[begin DATA SHOWN]

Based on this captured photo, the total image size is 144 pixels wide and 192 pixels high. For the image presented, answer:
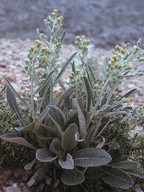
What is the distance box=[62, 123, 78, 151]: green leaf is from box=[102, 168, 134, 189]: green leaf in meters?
0.19

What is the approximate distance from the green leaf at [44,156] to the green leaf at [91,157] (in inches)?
3.8

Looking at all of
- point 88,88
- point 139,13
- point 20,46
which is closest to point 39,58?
point 88,88

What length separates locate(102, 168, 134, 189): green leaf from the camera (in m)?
1.42

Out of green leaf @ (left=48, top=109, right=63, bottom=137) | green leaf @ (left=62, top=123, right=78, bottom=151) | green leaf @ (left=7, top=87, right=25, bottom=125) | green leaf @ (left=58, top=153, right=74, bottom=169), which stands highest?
green leaf @ (left=7, top=87, right=25, bottom=125)

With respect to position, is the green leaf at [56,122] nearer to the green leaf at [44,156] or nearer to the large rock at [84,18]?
the green leaf at [44,156]

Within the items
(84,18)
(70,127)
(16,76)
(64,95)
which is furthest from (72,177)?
(84,18)

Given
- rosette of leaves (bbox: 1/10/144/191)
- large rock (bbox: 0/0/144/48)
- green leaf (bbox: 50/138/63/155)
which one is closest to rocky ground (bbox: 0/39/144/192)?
rosette of leaves (bbox: 1/10/144/191)

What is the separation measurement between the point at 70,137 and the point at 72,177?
148 mm

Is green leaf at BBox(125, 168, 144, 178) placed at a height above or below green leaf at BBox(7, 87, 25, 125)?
below

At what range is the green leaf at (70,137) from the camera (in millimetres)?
1372

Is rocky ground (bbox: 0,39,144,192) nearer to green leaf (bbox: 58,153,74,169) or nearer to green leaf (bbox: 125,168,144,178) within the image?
green leaf (bbox: 58,153,74,169)

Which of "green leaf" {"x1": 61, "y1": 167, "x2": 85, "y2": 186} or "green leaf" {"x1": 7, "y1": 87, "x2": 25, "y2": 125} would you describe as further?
"green leaf" {"x1": 7, "y1": 87, "x2": 25, "y2": 125}

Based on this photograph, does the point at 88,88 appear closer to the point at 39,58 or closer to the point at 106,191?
the point at 39,58

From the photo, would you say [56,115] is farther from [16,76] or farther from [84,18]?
[84,18]
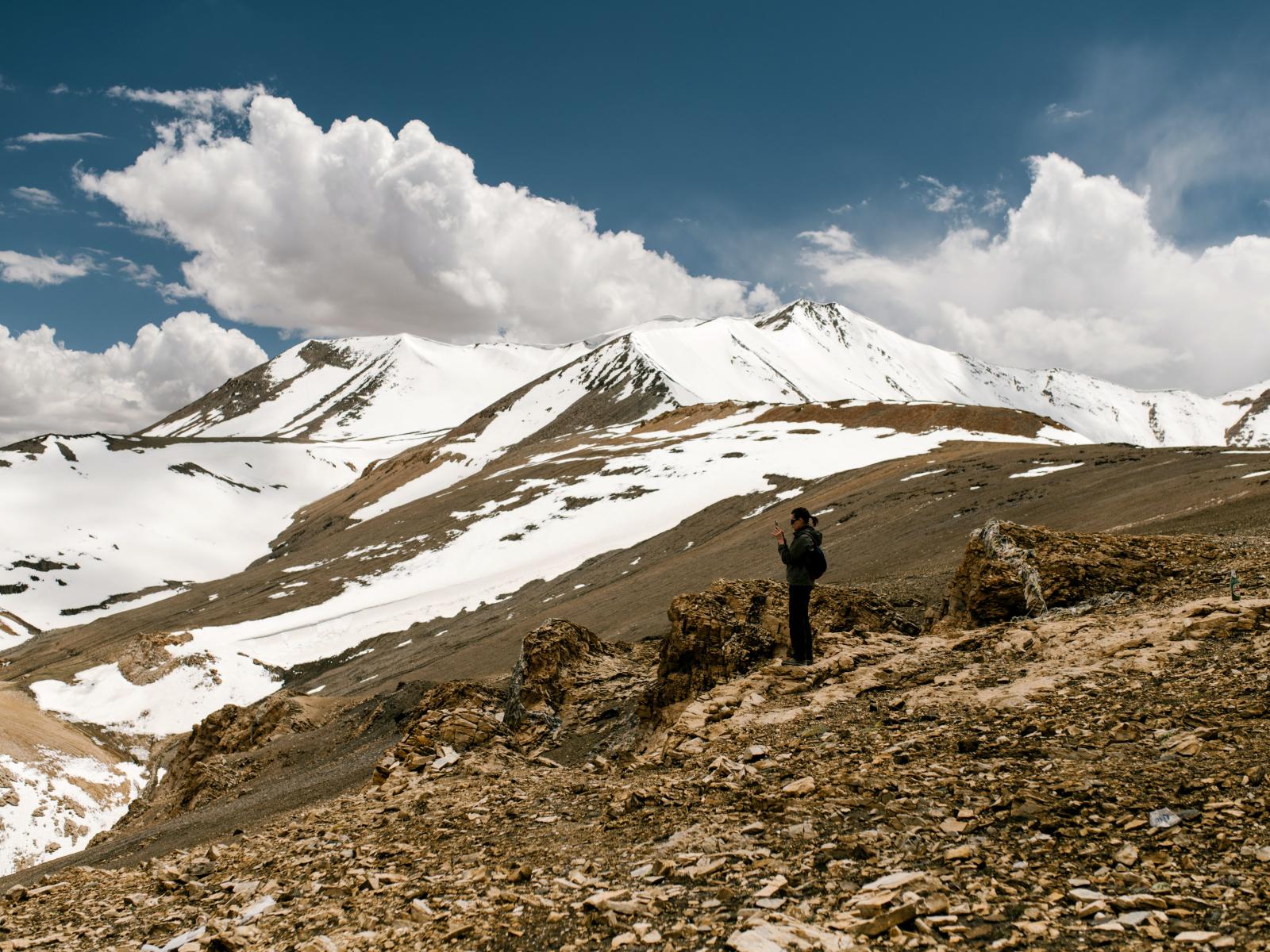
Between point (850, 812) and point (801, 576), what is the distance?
5.77 meters

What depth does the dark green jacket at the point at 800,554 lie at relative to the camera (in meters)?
12.7

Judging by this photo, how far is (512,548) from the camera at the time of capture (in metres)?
84.8

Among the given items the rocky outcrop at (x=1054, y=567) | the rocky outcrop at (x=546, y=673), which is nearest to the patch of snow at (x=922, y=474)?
the rocky outcrop at (x=1054, y=567)

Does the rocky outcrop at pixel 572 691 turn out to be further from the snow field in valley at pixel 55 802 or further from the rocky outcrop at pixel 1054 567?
the snow field in valley at pixel 55 802

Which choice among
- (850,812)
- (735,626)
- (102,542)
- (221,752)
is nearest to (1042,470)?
(735,626)

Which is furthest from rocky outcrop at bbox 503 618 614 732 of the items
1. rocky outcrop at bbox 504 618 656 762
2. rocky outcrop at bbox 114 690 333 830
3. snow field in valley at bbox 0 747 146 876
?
Result: snow field in valley at bbox 0 747 146 876

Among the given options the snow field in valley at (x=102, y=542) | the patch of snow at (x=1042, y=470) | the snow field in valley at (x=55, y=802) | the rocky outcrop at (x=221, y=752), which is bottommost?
the snow field in valley at (x=55, y=802)

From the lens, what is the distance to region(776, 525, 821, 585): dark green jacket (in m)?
12.7

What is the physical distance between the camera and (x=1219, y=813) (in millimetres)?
5781

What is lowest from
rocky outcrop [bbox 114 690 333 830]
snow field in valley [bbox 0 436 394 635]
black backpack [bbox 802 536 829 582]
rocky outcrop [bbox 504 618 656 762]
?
rocky outcrop [bbox 114 690 333 830]

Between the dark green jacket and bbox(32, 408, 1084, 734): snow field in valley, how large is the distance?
179ft

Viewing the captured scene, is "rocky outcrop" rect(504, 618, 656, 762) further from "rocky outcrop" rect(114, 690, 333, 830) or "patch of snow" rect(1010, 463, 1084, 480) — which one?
"patch of snow" rect(1010, 463, 1084, 480)

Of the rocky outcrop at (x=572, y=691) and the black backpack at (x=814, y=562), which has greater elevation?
the black backpack at (x=814, y=562)

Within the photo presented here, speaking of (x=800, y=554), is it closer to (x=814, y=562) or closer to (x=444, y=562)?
(x=814, y=562)
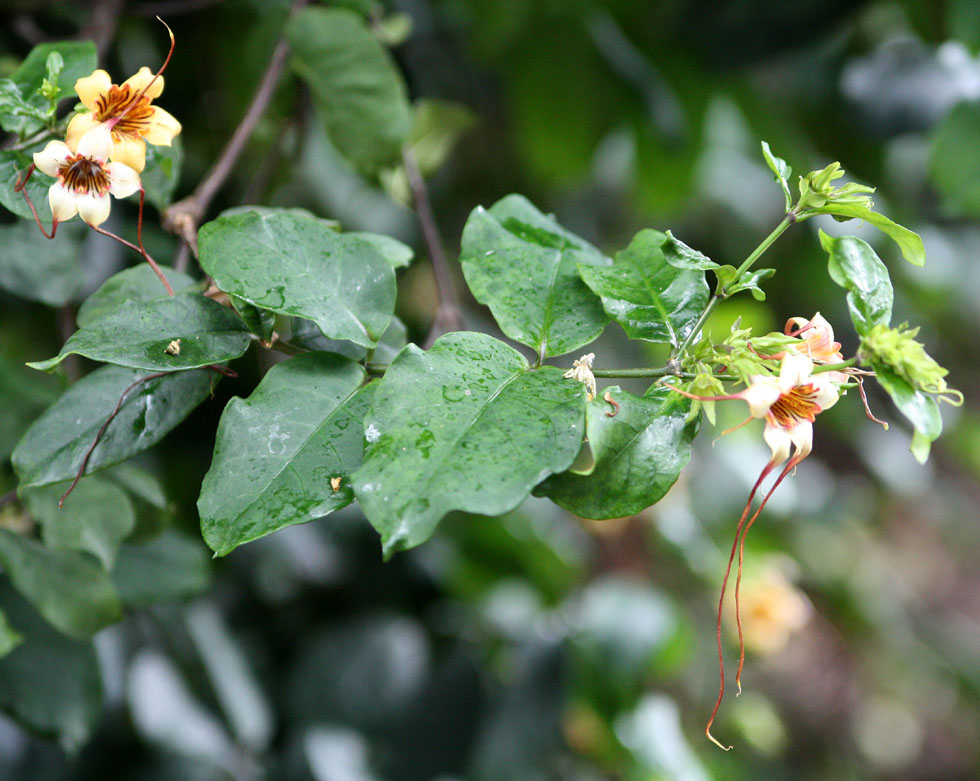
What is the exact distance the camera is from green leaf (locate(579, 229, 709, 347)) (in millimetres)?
290

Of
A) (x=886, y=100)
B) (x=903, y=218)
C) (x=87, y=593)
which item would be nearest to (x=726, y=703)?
(x=903, y=218)

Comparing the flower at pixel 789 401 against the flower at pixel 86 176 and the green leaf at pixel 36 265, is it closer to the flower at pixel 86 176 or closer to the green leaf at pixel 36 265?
the flower at pixel 86 176

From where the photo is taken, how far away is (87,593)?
375 mm

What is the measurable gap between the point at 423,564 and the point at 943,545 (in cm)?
159

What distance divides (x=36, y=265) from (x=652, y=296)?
31 cm

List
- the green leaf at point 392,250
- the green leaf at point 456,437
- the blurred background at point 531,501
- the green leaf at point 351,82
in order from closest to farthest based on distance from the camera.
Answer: the green leaf at point 456,437
the green leaf at point 392,250
the green leaf at point 351,82
the blurred background at point 531,501

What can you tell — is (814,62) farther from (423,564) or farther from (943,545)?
(943,545)

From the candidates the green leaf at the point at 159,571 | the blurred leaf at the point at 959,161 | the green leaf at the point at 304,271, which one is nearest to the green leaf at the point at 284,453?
the green leaf at the point at 304,271

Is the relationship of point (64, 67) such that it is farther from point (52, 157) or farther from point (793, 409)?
point (793, 409)

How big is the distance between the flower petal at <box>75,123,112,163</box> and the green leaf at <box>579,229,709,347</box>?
7.2 inches

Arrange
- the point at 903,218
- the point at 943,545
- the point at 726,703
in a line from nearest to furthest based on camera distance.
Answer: the point at 903,218 → the point at 726,703 → the point at 943,545

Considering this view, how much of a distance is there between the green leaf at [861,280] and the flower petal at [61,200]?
27cm

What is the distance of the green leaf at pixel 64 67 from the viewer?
313 millimetres

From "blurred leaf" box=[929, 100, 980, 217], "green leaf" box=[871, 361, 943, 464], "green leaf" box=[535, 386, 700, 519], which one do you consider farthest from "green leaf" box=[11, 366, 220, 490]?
"blurred leaf" box=[929, 100, 980, 217]
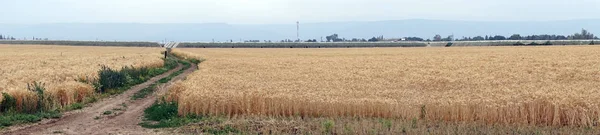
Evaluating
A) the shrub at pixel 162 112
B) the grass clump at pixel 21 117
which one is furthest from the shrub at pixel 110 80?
the shrub at pixel 162 112

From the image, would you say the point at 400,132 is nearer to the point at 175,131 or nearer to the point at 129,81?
the point at 175,131

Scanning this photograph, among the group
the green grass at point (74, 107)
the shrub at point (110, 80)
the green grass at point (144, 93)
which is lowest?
the green grass at point (144, 93)

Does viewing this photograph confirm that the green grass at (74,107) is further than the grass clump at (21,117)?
Yes

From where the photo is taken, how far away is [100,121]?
15.5 metres

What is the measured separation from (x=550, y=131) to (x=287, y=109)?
21.6ft

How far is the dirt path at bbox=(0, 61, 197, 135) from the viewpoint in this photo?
1378cm

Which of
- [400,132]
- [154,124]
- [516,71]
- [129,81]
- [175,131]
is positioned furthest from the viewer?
[516,71]

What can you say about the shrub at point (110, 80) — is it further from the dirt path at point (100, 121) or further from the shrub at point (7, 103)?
the shrub at point (7, 103)

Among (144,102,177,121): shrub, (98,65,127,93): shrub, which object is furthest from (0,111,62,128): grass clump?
(98,65,127,93): shrub

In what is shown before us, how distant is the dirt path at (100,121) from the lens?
13.8m

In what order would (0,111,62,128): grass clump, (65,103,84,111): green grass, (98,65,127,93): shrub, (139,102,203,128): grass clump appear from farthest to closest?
(98,65,127,93): shrub
(65,103,84,111): green grass
(0,111,62,128): grass clump
(139,102,203,128): grass clump

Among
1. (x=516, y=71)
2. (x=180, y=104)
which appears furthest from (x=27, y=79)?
(x=516, y=71)

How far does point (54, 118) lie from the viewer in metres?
15.9

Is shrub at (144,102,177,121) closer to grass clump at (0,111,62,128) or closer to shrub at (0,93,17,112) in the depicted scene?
grass clump at (0,111,62,128)
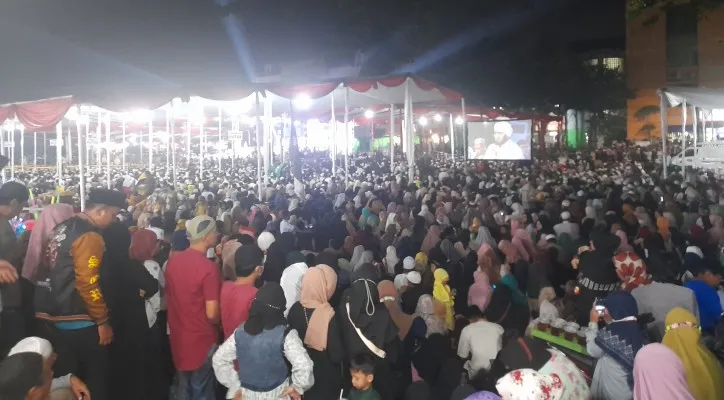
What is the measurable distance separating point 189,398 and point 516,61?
26.1m

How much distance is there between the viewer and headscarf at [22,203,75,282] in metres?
3.69

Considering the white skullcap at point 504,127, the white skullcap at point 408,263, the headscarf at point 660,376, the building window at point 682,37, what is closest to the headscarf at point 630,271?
the white skullcap at point 408,263

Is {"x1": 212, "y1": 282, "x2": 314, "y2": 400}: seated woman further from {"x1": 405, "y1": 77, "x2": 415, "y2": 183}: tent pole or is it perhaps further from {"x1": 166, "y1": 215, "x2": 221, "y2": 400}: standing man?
{"x1": 405, "y1": 77, "x2": 415, "y2": 183}: tent pole

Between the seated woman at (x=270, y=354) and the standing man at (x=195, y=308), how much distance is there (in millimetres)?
558

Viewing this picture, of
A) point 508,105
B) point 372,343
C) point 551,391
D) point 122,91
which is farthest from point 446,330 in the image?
point 508,105

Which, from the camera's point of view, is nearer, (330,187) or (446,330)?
(446,330)

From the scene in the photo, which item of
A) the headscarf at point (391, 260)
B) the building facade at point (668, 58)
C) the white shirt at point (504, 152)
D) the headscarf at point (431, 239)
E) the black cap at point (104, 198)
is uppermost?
the building facade at point (668, 58)

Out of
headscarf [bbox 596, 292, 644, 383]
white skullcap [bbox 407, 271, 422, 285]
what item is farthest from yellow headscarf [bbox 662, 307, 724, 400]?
white skullcap [bbox 407, 271, 422, 285]

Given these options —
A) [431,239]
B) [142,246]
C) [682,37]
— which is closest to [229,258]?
[142,246]

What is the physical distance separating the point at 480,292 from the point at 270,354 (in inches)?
104

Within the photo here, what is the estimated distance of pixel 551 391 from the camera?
263 cm

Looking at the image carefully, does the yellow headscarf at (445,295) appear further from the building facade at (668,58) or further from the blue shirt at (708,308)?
the building facade at (668,58)

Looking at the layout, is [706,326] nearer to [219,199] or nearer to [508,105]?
[219,199]

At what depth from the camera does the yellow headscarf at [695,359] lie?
9.44 ft
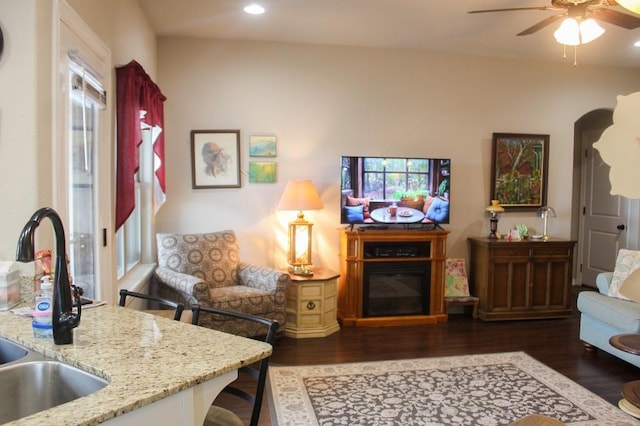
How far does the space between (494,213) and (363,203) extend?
1.51 metres

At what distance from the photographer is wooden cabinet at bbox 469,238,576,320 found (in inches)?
186

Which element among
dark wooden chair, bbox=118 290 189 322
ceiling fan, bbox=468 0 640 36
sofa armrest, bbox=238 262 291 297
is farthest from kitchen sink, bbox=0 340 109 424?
ceiling fan, bbox=468 0 640 36

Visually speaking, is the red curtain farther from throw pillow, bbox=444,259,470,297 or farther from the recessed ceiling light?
throw pillow, bbox=444,259,470,297

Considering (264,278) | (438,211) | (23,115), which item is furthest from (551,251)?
(23,115)

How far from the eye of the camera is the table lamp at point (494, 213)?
4922 mm

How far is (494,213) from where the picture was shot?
16.4 ft

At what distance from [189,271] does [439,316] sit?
2.47 m

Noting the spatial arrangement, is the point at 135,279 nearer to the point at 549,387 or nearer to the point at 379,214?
the point at 379,214

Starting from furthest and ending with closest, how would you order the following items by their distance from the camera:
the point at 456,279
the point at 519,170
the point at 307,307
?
the point at 519,170 → the point at 456,279 → the point at 307,307

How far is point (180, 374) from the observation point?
1116 millimetres

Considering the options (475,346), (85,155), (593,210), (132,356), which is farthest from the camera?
(593,210)

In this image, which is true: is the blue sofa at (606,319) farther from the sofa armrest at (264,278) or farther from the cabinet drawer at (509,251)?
the sofa armrest at (264,278)

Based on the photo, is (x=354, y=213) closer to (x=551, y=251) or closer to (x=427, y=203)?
(x=427, y=203)

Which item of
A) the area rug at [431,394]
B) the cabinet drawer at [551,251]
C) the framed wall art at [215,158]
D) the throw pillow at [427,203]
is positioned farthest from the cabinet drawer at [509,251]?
the framed wall art at [215,158]
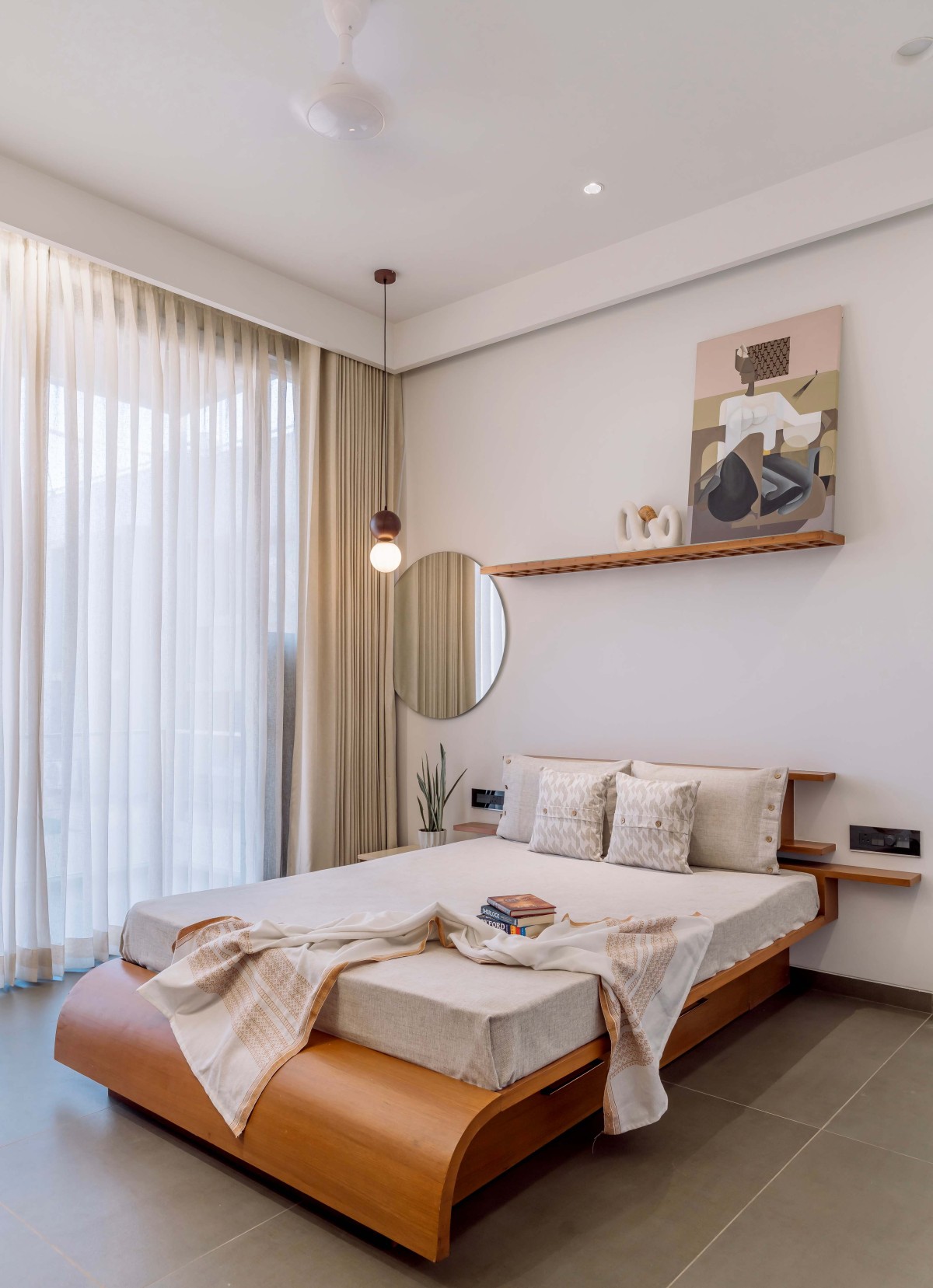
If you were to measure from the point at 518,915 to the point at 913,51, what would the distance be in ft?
9.73

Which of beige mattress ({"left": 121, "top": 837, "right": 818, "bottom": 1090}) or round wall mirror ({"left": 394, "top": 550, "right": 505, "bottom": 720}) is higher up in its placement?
round wall mirror ({"left": 394, "top": 550, "right": 505, "bottom": 720})

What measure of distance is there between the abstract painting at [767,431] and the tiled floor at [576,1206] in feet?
6.87

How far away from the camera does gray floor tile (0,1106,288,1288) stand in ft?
6.07

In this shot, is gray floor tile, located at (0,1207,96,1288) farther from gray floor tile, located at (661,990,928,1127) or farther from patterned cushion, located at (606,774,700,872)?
patterned cushion, located at (606,774,700,872)

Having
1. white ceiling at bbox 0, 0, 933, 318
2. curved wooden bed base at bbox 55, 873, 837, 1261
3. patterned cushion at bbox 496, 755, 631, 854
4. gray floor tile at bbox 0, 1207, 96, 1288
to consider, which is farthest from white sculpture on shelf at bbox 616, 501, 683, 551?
gray floor tile at bbox 0, 1207, 96, 1288

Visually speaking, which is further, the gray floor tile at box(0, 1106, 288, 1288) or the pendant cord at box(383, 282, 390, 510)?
the pendant cord at box(383, 282, 390, 510)

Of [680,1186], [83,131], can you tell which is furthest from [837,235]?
[680,1186]

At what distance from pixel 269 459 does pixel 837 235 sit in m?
2.78

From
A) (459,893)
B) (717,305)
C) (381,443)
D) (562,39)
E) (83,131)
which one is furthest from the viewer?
(381,443)

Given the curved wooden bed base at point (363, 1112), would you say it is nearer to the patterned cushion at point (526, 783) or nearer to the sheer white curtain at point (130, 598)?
the sheer white curtain at point (130, 598)

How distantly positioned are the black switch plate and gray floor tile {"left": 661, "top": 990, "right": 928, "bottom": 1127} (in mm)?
588

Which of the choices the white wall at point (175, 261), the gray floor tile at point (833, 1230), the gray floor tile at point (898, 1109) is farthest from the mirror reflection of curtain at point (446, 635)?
the gray floor tile at point (833, 1230)

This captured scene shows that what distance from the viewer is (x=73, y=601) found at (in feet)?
12.2

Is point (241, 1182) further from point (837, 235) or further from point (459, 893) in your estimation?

[end DATA SHOWN]

- _REQUIRED TASK_: Repeat only the stretch of lines that begins at the line containing "Of [680,1186], [83,131], can" and ends at the last line above, both included.

- _SOLUTION TO THE PROBLEM_:
Of [680,1186], [83,131], can you tell which is furthest from [837,235]?
[680,1186]

At what distance from pixel 269 459 does pixel 837 235 sit in m?
2.78

From
A) (459,893)
B) (717,305)
C) (381,443)
D) (562,39)
E) (83,131)
which one is furthest from the viewer?
(381,443)

Given the curved wooden bed base at point (363, 1112), would you say it is nearer to the patterned cushion at point (526, 783) or nearer to the sheer white curtain at point (130, 598)?
the sheer white curtain at point (130, 598)

How distantly positioned are the black switch plate and gray floor tile {"left": 661, "top": 990, "right": 928, "bottom": 1127} (in mm)?
588

Which of the choices the white wall at point (175, 261), the gray floor tile at point (833, 1230), the gray floor tile at point (898, 1109) is farthest from the mirror reflection of curtain at point (446, 635)?
the gray floor tile at point (833, 1230)

This captured scene shows that what distance from the viewer is (x=73, y=601) found at (in feet)?
12.2

Is point (241, 1182) further from point (837, 235) or further from point (459, 893) in your estimation?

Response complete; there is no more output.